### WORK ITEM
Continue the passage on COVID death rates and herd immunity from where it stops.
*** PAGE EXCERPT ***
I wouldn't be surprised if the death rates were lower right now. New York City had been the epicenter of the outbreak, and they had so many patients that the hospital system became overwhelmed, meaning people who might not have otherwise died were unable to receive treatment. Now that NYC has things much more under control, those who need hospital or ICU care are better able to receive that care and are less likely to die.
There may be another spike in death rates beginning quite soon as the hospital systems in Arizona and Texas become overwhelmed, owing to their aggressive reopening schedules.
Are we reaching herd-immunity levels and just not aware of it yet?
Not even close. Last I heard, herd immunity isn't a reliable protection until >90% of the (surviving) population has actual immunity. It's why small reductions in the measles vaccination rate led to some nasty outbreaks over the last few years. It's also why vaccines are generally preferred to letting a virus burn through a population.
*** End of PAGE EXCERPT ***
*** PROVIDED MATERIAL ***
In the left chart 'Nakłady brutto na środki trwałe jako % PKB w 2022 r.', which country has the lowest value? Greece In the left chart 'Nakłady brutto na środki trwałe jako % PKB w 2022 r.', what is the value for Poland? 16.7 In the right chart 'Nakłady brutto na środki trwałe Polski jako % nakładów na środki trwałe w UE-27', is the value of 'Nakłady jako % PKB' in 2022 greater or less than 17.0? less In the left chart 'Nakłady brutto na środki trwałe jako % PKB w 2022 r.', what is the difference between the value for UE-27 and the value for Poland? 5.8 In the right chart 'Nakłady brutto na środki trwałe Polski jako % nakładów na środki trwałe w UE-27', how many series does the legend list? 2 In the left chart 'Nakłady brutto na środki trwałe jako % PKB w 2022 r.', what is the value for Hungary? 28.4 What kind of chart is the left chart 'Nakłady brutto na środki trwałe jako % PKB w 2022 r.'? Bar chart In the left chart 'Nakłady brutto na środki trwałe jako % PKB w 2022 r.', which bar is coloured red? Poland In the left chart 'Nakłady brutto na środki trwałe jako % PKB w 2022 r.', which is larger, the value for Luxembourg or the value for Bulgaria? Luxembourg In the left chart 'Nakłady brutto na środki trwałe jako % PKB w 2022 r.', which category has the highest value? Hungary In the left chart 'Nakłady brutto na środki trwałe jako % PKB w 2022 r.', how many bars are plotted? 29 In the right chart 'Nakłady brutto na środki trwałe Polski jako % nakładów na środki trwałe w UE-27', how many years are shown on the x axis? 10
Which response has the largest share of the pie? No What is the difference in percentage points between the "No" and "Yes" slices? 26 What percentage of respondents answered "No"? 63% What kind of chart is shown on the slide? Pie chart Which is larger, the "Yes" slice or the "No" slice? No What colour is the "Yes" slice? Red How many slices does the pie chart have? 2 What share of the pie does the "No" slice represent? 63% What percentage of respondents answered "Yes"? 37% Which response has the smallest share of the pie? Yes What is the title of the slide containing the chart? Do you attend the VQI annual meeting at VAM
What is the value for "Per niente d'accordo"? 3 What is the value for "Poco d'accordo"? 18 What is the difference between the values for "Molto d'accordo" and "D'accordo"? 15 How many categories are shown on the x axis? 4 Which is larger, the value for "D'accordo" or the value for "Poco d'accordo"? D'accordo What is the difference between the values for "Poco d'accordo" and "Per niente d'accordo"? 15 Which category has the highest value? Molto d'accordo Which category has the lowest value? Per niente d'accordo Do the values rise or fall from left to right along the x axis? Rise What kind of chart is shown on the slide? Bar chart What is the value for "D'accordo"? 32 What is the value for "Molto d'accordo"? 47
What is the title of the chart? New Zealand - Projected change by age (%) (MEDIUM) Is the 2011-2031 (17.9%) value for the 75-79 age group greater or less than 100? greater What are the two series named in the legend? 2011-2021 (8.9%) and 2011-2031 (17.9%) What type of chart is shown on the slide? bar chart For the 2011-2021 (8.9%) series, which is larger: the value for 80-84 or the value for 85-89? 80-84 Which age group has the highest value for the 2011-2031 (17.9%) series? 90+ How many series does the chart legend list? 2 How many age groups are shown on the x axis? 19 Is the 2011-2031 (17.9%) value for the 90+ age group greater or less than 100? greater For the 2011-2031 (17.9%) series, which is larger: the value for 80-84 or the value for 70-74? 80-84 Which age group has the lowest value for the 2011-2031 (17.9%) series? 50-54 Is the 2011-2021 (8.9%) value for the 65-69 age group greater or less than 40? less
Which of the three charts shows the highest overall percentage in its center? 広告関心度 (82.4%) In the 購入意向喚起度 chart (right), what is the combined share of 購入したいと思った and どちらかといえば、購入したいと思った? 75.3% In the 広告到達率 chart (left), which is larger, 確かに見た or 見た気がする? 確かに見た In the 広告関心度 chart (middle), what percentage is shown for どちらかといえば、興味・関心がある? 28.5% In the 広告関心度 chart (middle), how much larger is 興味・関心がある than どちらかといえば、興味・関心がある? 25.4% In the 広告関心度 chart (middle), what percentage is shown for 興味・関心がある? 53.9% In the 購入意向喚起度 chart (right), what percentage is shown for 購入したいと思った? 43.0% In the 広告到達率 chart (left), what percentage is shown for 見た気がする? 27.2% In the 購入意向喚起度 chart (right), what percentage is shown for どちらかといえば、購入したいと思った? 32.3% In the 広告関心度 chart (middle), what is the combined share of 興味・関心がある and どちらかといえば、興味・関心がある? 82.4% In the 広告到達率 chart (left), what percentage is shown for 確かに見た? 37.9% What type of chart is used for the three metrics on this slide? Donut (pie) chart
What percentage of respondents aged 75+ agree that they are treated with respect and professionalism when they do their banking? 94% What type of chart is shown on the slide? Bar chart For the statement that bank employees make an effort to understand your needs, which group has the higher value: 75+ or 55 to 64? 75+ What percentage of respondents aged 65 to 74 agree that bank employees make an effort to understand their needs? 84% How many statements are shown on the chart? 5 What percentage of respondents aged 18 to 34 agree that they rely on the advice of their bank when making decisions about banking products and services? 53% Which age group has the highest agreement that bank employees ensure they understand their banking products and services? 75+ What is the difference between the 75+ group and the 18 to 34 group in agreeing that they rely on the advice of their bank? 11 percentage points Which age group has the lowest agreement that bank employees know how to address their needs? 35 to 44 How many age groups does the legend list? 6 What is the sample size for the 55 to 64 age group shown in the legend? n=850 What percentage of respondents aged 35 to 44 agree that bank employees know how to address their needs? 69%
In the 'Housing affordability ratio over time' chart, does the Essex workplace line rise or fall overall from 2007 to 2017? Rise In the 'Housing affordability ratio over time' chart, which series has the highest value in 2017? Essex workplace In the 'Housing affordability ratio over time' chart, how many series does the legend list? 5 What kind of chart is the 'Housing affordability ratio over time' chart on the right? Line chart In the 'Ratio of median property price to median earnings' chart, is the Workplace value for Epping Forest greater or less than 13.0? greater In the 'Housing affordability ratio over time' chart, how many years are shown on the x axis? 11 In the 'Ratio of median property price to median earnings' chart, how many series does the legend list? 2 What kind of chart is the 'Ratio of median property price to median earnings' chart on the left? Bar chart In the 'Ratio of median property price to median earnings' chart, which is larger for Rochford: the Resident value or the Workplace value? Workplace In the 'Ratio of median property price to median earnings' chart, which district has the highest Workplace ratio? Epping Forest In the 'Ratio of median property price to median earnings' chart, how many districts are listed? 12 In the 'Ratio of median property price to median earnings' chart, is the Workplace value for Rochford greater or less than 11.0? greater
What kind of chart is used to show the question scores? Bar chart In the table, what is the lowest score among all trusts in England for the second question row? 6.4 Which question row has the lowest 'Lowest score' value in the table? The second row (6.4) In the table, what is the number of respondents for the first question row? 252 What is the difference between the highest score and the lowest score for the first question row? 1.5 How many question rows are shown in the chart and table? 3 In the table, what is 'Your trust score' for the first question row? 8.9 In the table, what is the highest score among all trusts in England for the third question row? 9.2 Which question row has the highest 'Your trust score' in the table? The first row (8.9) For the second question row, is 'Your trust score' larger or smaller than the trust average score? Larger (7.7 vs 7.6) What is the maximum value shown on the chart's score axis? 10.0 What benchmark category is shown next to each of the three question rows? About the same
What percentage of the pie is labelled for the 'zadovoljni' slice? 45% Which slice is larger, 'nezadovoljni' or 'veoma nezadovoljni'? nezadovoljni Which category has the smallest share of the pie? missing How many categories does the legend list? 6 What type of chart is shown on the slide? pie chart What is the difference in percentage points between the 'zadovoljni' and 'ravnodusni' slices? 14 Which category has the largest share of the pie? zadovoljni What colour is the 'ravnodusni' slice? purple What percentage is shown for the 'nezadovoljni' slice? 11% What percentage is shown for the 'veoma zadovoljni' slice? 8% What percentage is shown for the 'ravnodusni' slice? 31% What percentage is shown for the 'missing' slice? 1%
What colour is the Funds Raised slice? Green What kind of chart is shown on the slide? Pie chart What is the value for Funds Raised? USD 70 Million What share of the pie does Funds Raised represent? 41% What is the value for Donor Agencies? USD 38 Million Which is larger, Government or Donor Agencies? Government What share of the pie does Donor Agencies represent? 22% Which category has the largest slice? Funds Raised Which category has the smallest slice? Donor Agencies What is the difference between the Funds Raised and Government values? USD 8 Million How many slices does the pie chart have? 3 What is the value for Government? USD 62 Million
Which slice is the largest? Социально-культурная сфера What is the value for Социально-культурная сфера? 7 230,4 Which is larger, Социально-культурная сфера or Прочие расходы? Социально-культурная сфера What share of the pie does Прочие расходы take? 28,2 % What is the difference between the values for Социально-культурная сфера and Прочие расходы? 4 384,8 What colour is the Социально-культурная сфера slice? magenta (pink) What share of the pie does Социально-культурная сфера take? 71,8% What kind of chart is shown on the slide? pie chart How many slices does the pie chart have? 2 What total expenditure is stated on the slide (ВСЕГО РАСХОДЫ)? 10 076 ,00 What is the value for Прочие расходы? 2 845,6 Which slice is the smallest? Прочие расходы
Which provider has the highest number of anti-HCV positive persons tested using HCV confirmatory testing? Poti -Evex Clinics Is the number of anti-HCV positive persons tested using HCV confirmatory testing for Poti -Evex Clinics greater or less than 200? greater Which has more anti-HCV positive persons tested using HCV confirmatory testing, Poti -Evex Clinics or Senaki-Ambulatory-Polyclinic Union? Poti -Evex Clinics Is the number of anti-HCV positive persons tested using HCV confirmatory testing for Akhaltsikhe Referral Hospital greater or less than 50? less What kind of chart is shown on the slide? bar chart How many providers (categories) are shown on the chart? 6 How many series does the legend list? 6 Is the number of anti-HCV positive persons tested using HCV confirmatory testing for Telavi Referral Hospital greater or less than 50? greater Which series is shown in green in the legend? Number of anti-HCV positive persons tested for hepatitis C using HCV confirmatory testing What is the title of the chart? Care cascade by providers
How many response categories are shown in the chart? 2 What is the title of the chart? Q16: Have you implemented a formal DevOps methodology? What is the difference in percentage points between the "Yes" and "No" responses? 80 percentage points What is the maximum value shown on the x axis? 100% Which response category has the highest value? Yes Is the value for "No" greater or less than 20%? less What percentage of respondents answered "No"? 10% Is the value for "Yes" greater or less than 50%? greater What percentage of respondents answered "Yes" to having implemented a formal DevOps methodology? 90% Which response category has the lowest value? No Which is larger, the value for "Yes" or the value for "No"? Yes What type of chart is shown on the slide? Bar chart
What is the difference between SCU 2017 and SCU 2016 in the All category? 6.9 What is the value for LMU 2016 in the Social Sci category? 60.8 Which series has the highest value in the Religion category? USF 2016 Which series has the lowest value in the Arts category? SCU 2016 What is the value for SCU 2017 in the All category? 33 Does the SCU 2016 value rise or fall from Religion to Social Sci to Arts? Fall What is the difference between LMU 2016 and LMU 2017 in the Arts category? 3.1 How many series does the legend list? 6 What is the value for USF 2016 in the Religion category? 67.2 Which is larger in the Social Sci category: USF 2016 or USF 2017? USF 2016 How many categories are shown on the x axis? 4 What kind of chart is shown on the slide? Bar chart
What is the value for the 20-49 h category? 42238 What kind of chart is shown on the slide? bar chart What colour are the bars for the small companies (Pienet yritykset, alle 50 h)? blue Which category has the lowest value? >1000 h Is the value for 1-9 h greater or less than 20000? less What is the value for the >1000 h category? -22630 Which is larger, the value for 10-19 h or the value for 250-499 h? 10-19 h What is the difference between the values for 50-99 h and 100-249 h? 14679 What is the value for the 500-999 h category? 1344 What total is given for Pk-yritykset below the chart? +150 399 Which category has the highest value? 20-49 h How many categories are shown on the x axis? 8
*** End of PROVIDED MATERIAL ***
### RESPONSE
(EDIT: Strange too how the media's focus has shifted from death rates to infections rates - since death rates at this point are no longer a sensational talking point).
ABC and NBC's nightly news broadcasts show the number of deaths and the chart showing deaths over time every night. They didn't stop, just because the death count was leveling off (well, relatively speaking--there's still 1k+ dying each day). I didn't think they were considered fringe media outlets.